Congress has still not figured out what happened, and it apppears that they could care less, just as long as they get reelected when it is time for the next election.
@ Roger, exactly right. This is the other side of the equation. The United States imports goods from the rest of the world buying it with printed dollars. Then it devalues those dollars through deficit spending. It is a lose-lose situation for the other side of the trade deficit. This is why I think the rest of the world needs to reject the greenback out mere self-preservation. It will take some time, for the big players have too many dollars and so they are trying to wind down their position without devaluing it.
Two new articles on FATCA:
1. Financial Post: “Canadian bankers head to Washington to object to U.S. tax regulations”
http://business.financialpost.com/2012/05/15/canadian-bankers-head-to-washington-to-object-to-u-s-tax-regulations/
2. Bloomberg: “Global Bankers Air Concerns to IRS on Rules for Accounts”
http://www.bloomberg.com/news/2012-05-15/global-bankers-air-concerns-to-irs-on-rules-for-accounts.html
Bill Clinton says hike taxes across the board.
This should go over well with the folks who think raising taxes only on the rich will solve their problem.
@FromTheWilderness, do you know what?
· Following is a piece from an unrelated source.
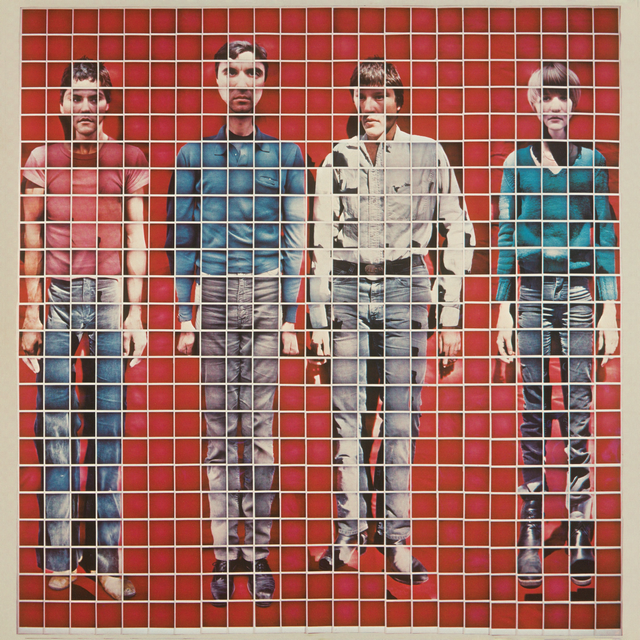 Talking Heads More Songs About Buildings and Food cover artwork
The US has got to stop its wild spending spree, because taxing everybody more; poor, middle classand Wealthy is not going to produce enough revenue to even stop the bleeding, let alone reverse it.
Washington has become a bottomless pit into which money is being poured as if there were no tomorrow. And if it does not stop there will be no tomorrow.
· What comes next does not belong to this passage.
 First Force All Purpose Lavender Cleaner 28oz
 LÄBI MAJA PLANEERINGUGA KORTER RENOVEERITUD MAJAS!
Not only is America as a whole parasitic on the rest of the world, but the large number of U.S. Homelanders who don’t pay Income tax are parasitic on the rest of the country.
http://isaacbrocksociety.com/2012/01/30/irs-hunts-u-s-citizens-residing-outside-the-u-s-while-many-u-s-residents-pay-no-income-tax/
There is no chance that the dollar is going to maintain its status as the world’s reserve currency – something that will be hastened by FATCA.
Does anybody know if the US or Europe are propping up the dollar at approx .90 to the Swiss Franc (the Swiss Central Bank has effectively locked the Franc to the Euro at CHF1.20 =EUR1.00 through their own “quantitative easing” i.e. printing francs to purchase lots of EUR. I suspect that some of these EUR could subsequently be used to finance the purchase of Gripen single-engine fighter/interceptors from Sweden, but Sweden uses their own currency so that brings in another variable. The Swiss are expecting to bring some of the manufacturing and assembly of the fleet to Switzerland, but I imagine that there may be some EUR zone subcontractors to pay as well. Still, the national bank is exposing itself to a big risk. Although the EUR was nearing parity before the intervention started occuring last year and the Franc was too costly, I am afraid Switzerland is creating a vulnerable bubble.